Formula shortages put a strain on caregivers, particularly mothers for whom breastfeeding isn’t possible, whether due to issues with milk supply, medical reasons, a lack of support services, or work demands. The shortages also pose a threat to the health of infants, including those who rely on specialty formulas because of allergies or other medical complications. “Unlike other food recalls, shortages in the infant-formula supply affects a major — or even exclusive — source of nutrition for babies,” said Brian Dittmeier, senior director of public policy at the National WIC Association, a nonprofit that works to provide supplemental nutrition to women and children across the country. While the American Academy of Pediatrics recommends that infants be exclusively breastfed until six months of age, the latest numbers from the CDC indicates that’s only a reality for roughly a quarter of babies. What’s more, nearly 20 percent of infants receive formula supplementation during the first two days of life.

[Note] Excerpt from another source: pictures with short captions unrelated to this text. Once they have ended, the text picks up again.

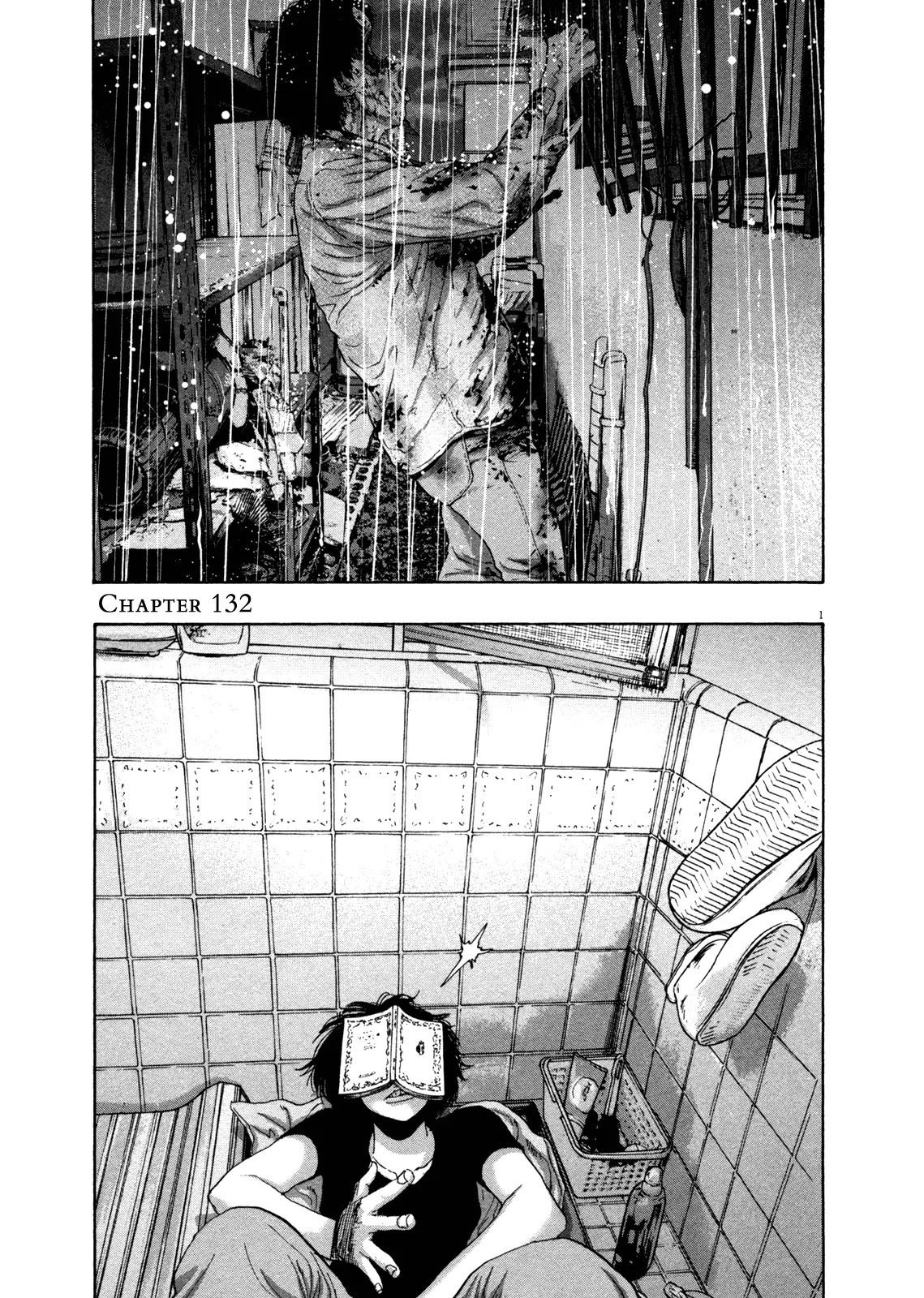 I am a Hero Chapter 132 page 1 - Chapter 132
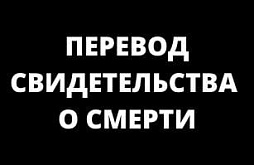 Перевод свидетельства о смерти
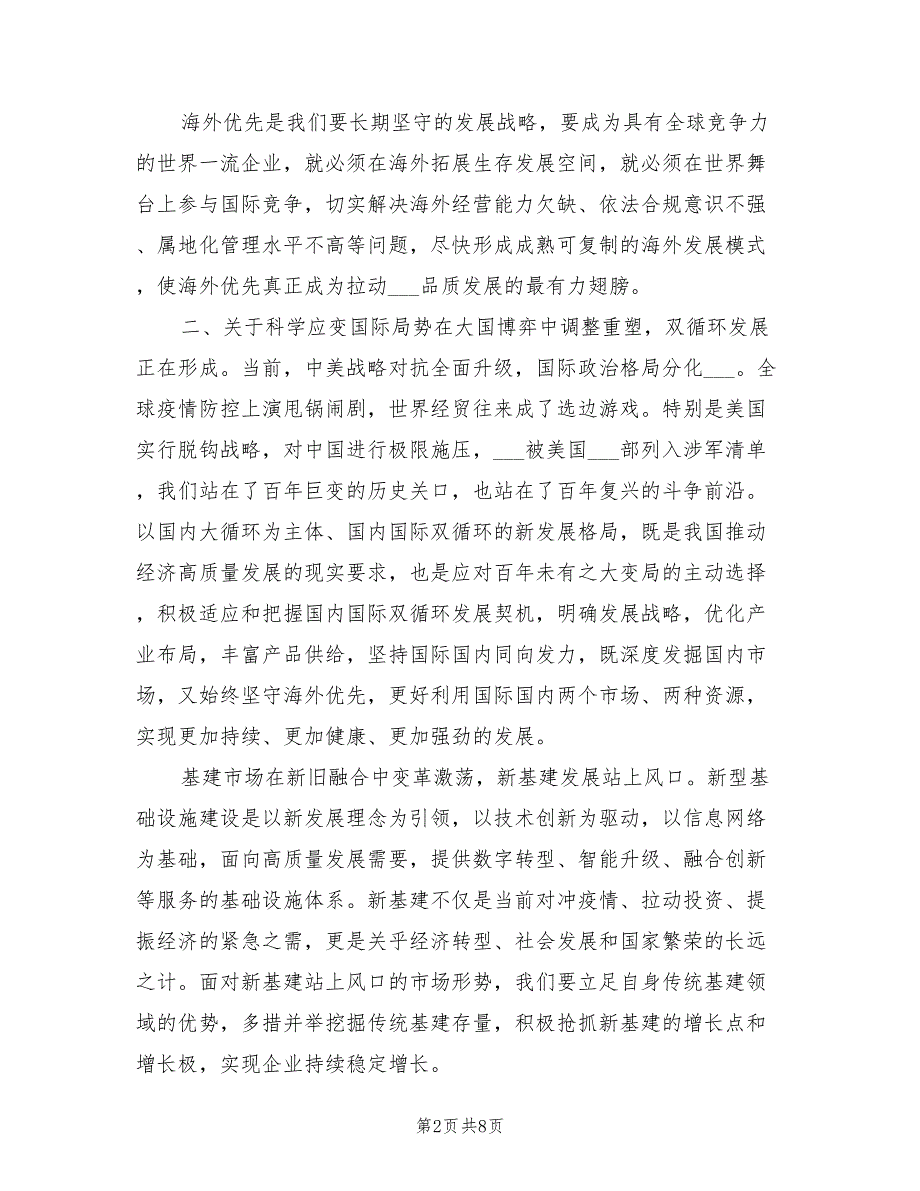 2021年党委书记在集团公司半年工作会议上的讲话.doc_第2页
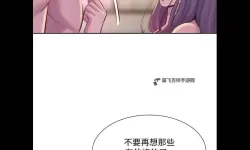 麝香漫画免费漫画在哪里看：最新免费看漫画的最佳平台推荐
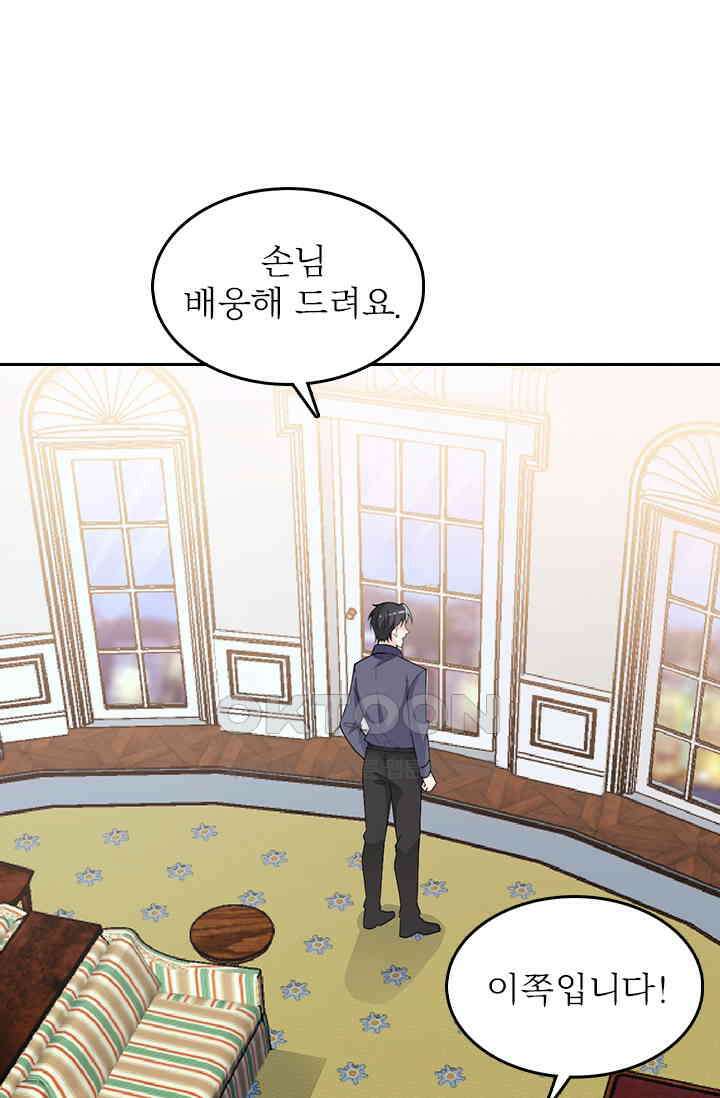 두 얼굴의 대표님 90화 7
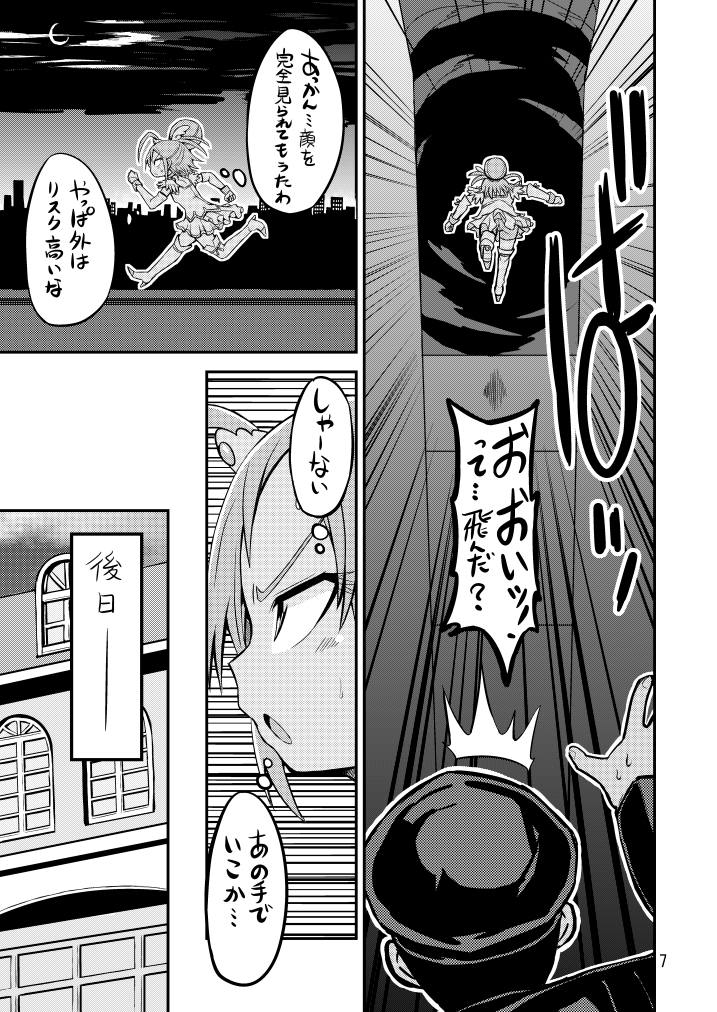 Uchi de Nuitoki! page 6 full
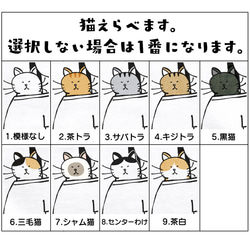 半袖 Tシャツ 『猫あたたかい・男子』猫選べます メンズ レディース 3枚目の画像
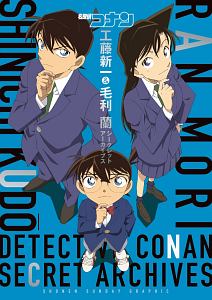 名探偵コナン 工藤新一 毛利蘭 シークレットアーカイブス 青山剛昌の本 情報誌 Tsutaya ツタヤ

According to the New York Times, some parents have responded to the shortage by stockpiling formula or making their own formula at home, a risky method that can lead to nutritional deficiencies and other severe health complications.
The FDA, which has been leading the federal response to the shortage — including encouraging retailers to ration formula — made a statement on May 10 recognizing the frustrations of consumers, adding that they are “doing everything in our power to ensure there is adequate product available where and when they need it.” During a press briefing, the White House announced additional measures to address the shortage, including encouraging manufacturers to expedite production, cracking down on price gouging, and increasing formula imports from abroad.
For now, parents are still met with empty shelves, and some are reportedly driving long distances to try and find more. The shortage has been especially hard on families with babies who require specialty formulas because of allergies or medical issues. The Times reports that at least two children in Tennessee with short bowel syndrome — where the body does not absorb sufficient nutrients from food — were recently hospitalized after their families could not find EleCare and tried alternative formulas, which the children didn’t respond well to. “Each day that this crisis continues, parents grow more anxious and desperate to find what they need to feed their infants,” Dittmeier told the Times.
This post has been updated with additional information.